Russia-Ukraine War compounds global supply chain disruption

The Gordon Brothers article adds that the Russia-Ukraine war continues to affect the global supply chain by obstructing the flow of goods and driving dramatic cost increases for a range of commodities, including oil.

Trade war disruptions in 2018 and 2019 escalated during the Pandemic and were compounded by Russia’s invasion of Ukraine. Ensuing trade sanctions and other obstacles have obstructed logistics and trade route operations. Approximately 600,000 businesses worldwide rely on suppliers from Russia and Ukraine, with over 90% based in the US.

The aerospace and defence industry’s complex yet fragmented supply chain consists of over 1,000 small- and medium-sized suppliers serving an extremely limited number of major OEMs, which causes difficulties and can result in various cost overruns for manufacturers.

Supply shortages stemming from the pandemic and compounded by the Russia-Ukraine war have upended the global marketplace, impeded supply chains and increased time costs as manufacturers wait for delayed parts to arrive.

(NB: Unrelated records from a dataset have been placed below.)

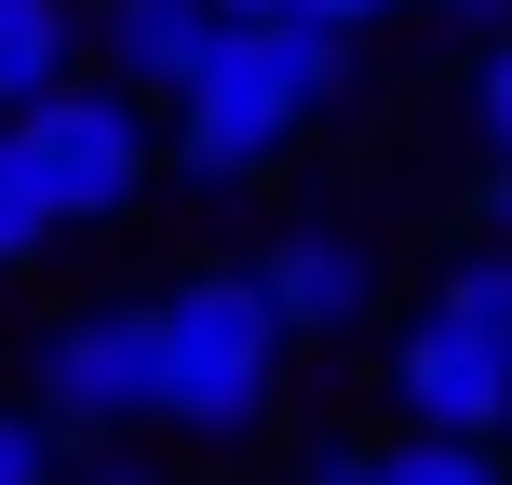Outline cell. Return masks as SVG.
<instances>
[{
  "mask_svg": "<svg viewBox=\"0 0 512 485\" xmlns=\"http://www.w3.org/2000/svg\"><path fill=\"white\" fill-rule=\"evenodd\" d=\"M283 405V324L256 270H189L149 297V418L189 445H256Z\"/></svg>",
  "mask_w": 512,
  "mask_h": 485,
  "instance_id": "6da1fadb",
  "label": "cell"
},
{
  "mask_svg": "<svg viewBox=\"0 0 512 485\" xmlns=\"http://www.w3.org/2000/svg\"><path fill=\"white\" fill-rule=\"evenodd\" d=\"M162 108H176V122H162V162H176L189 189H256V176L310 135V95H297L283 27H216V54H203Z\"/></svg>",
  "mask_w": 512,
  "mask_h": 485,
  "instance_id": "7a4b0ae2",
  "label": "cell"
},
{
  "mask_svg": "<svg viewBox=\"0 0 512 485\" xmlns=\"http://www.w3.org/2000/svg\"><path fill=\"white\" fill-rule=\"evenodd\" d=\"M0 135L27 149V176H41L54 230H108V216H135V203H149V176H162V122H149V95L81 81V68L54 81V95H27Z\"/></svg>",
  "mask_w": 512,
  "mask_h": 485,
  "instance_id": "3957f363",
  "label": "cell"
},
{
  "mask_svg": "<svg viewBox=\"0 0 512 485\" xmlns=\"http://www.w3.org/2000/svg\"><path fill=\"white\" fill-rule=\"evenodd\" d=\"M256 297H270L283 351H337V337L378 324L391 256H378L364 216H297V230H270V256H256Z\"/></svg>",
  "mask_w": 512,
  "mask_h": 485,
  "instance_id": "277c9868",
  "label": "cell"
},
{
  "mask_svg": "<svg viewBox=\"0 0 512 485\" xmlns=\"http://www.w3.org/2000/svg\"><path fill=\"white\" fill-rule=\"evenodd\" d=\"M27 405L54 418L68 445H108V432H149V297L135 310H68L27 364Z\"/></svg>",
  "mask_w": 512,
  "mask_h": 485,
  "instance_id": "5b68a950",
  "label": "cell"
},
{
  "mask_svg": "<svg viewBox=\"0 0 512 485\" xmlns=\"http://www.w3.org/2000/svg\"><path fill=\"white\" fill-rule=\"evenodd\" d=\"M378 378H391V405H405V432H472V445L512 432V351L472 337L459 310H418Z\"/></svg>",
  "mask_w": 512,
  "mask_h": 485,
  "instance_id": "8992f818",
  "label": "cell"
},
{
  "mask_svg": "<svg viewBox=\"0 0 512 485\" xmlns=\"http://www.w3.org/2000/svg\"><path fill=\"white\" fill-rule=\"evenodd\" d=\"M81 41L108 54L95 81H122V95L162 108V95L216 54V0H95V14H81Z\"/></svg>",
  "mask_w": 512,
  "mask_h": 485,
  "instance_id": "52a82bcc",
  "label": "cell"
},
{
  "mask_svg": "<svg viewBox=\"0 0 512 485\" xmlns=\"http://www.w3.org/2000/svg\"><path fill=\"white\" fill-rule=\"evenodd\" d=\"M81 68V0H0V122Z\"/></svg>",
  "mask_w": 512,
  "mask_h": 485,
  "instance_id": "ba28073f",
  "label": "cell"
},
{
  "mask_svg": "<svg viewBox=\"0 0 512 485\" xmlns=\"http://www.w3.org/2000/svg\"><path fill=\"white\" fill-rule=\"evenodd\" d=\"M432 310H459L472 337H499V351H512V243H499V230L459 243V256H445V283H432Z\"/></svg>",
  "mask_w": 512,
  "mask_h": 485,
  "instance_id": "9c48e42d",
  "label": "cell"
},
{
  "mask_svg": "<svg viewBox=\"0 0 512 485\" xmlns=\"http://www.w3.org/2000/svg\"><path fill=\"white\" fill-rule=\"evenodd\" d=\"M378 485H512V459L472 445V432H391L378 445Z\"/></svg>",
  "mask_w": 512,
  "mask_h": 485,
  "instance_id": "30bf717a",
  "label": "cell"
},
{
  "mask_svg": "<svg viewBox=\"0 0 512 485\" xmlns=\"http://www.w3.org/2000/svg\"><path fill=\"white\" fill-rule=\"evenodd\" d=\"M41 256H54V203L27 176V149L0 135V270H41Z\"/></svg>",
  "mask_w": 512,
  "mask_h": 485,
  "instance_id": "8fae6325",
  "label": "cell"
},
{
  "mask_svg": "<svg viewBox=\"0 0 512 485\" xmlns=\"http://www.w3.org/2000/svg\"><path fill=\"white\" fill-rule=\"evenodd\" d=\"M0 485H68V432L41 405H0Z\"/></svg>",
  "mask_w": 512,
  "mask_h": 485,
  "instance_id": "7c38bea8",
  "label": "cell"
},
{
  "mask_svg": "<svg viewBox=\"0 0 512 485\" xmlns=\"http://www.w3.org/2000/svg\"><path fill=\"white\" fill-rule=\"evenodd\" d=\"M472 122H486V149L512 162V27L486 41V68H472Z\"/></svg>",
  "mask_w": 512,
  "mask_h": 485,
  "instance_id": "4fadbf2b",
  "label": "cell"
},
{
  "mask_svg": "<svg viewBox=\"0 0 512 485\" xmlns=\"http://www.w3.org/2000/svg\"><path fill=\"white\" fill-rule=\"evenodd\" d=\"M297 485H378V445L324 432V445H310V459H297Z\"/></svg>",
  "mask_w": 512,
  "mask_h": 485,
  "instance_id": "5bb4252c",
  "label": "cell"
},
{
  "mask_svg": "<svg viewBox=\"0 0 512 485\" xmlns=\"http://www.w3.org/2000/svg\"><path fill=\"white\" fill-rule=\"evenodd\" d=\"M68 485H176V472H162V459H135V445H122V432H108V445H95V459H68Z\"/></svg>",
  "mask_w": 512,
  "mask_h": 485,
  "instance_id": "9a60e30c",
  "label": "cell"
},
{
  "mask_svg": "<svg viewBox=\"0 0 512 485\" xmlns=\"http://www.w3.org/2000/svg\"><path fill=\"white\" fill-rule=\"evenodd\" d=\"M297 14H310V27H351V41H378V27L418 14V0H297Z\"/></svg>",
  "mask_w": 512,
  "mask_h": 485,
  "instance_id": "2e32d148",
  "label": "cell"
},
{
  "mask_svg": "<svg viewBox=\"0 0 512 485\" xmlns=\"http://www.w3.org/2000/svg\"><path fill=\"white\" fill-rule=\"evenodd\" d=\"M297 0H216V27H283Z\"/></svg>",
  "mask_w": 512,
  "mask_h": 485,
  "instance_id": "e0dca14e",
  "label": "cell"
},
{
  "mask_svg": "<svg viewBox=\"0 0 512 485\" xmlns=\"http://www.w3.org/2000/svg\"><path fill=\"white\" fill-rule=\"evenodd\" d=\"M445 27H512V0H432Z\"/></svg>",
  "mask_w": 512,
  "mask_h": 485,
  "instance_id": "ac0fdd59",
  "label": "cell"
},
{
  "mask_svg": "<svg viewBox=\"0 0 512 485\" xmlns=\"http://www.w3.org/2000/svg\"><path fill=\"white\" fill-rule=\"evenodd\" d=\"M486 230H499V243H512V162H499V189H486Z\"/></svg>",
  "mask_w": 512,
  "mask_h": 485,
  "instance_id": "d6986e66",
  "label": "cell"
},
{
  "mask_svg": "<svg viewBox=\"0 0 512 485\" xmlns=\"http://www.w3.org/2000/svg\"><path fill=\"white\" fill-rule=\"evenodd\" d=\"M499 459H512V432H499Z\"/></svg>",
  "mask_w": 512,
  "mask_h": 485,
  "instance_id": "ffe728a7",
  "label": "cell"
}]
</instances>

This has made it more difficult for companies to keep up with demand and resulted in a struggle to meet production needs.

Emerging technologies expected to grow through mergers and acquisitions

The article points out that the aerospace and defence industry experienced significant merger and acquisition (M&A) activity in 2021 with overall deal volume increasing more than 26% over 2020. 2022 M&A activity has cantered among smaller defence companies with megamergers unlikely as government approval for a merger of two already highly concentrated OEMs is improbable.

Additionally, increases in defence spending and fewer available large military contracts have increased M&A activity. This could result in some subsegments not having enough contracts for the same product lines and potentially lead operators to leave certain fields or acquire companies to diversify and break into the civil sector or other defence segments.

The article adds that although industry analysts expect continued consolidation among supplier and defence contractors, smaller operators may enter the market to fill niche positions in the supply chain. As a result, experts project the number of companies engaged in aircraft, engine and parts manufacturing to increase at an annualized rate of 3.3% through 2027.

Airports came to a standstill during Covid
Photo By: Canva

Valuation considerations

Forecasts indicate the aircraft, engine and parts manufacturing industry revenue in the U.S. will increase at an annualized rate of 2.5% to over $238.8 billion through 2027 because of the increase in military hardware exports and an anticipated short-term increase in the defence budget.

The article points out that additionally, industry experts anticipate defence sector growth as the production of aircrafts, such as the F-35, begin to ramp up. However, even with the increased demand for commercial aircraft and the defence market picking up, profit for the industry will most likely remain constrained because of volatile purchase costs. Rising inflation, interest rates, and environmental and government regulations for fuel efficiency have the potential to negatively affect the industry over the next several years.

In the short term, Gordon Brothers recommends monitoring costs as any deterioration in margin would have a negative effect on appraisal values. In the long-term, our firm recommends monitoring inventory levels, specifically slower moving inventory, as an accumulation can occur over time rendering the inventory undesirable or obsolete.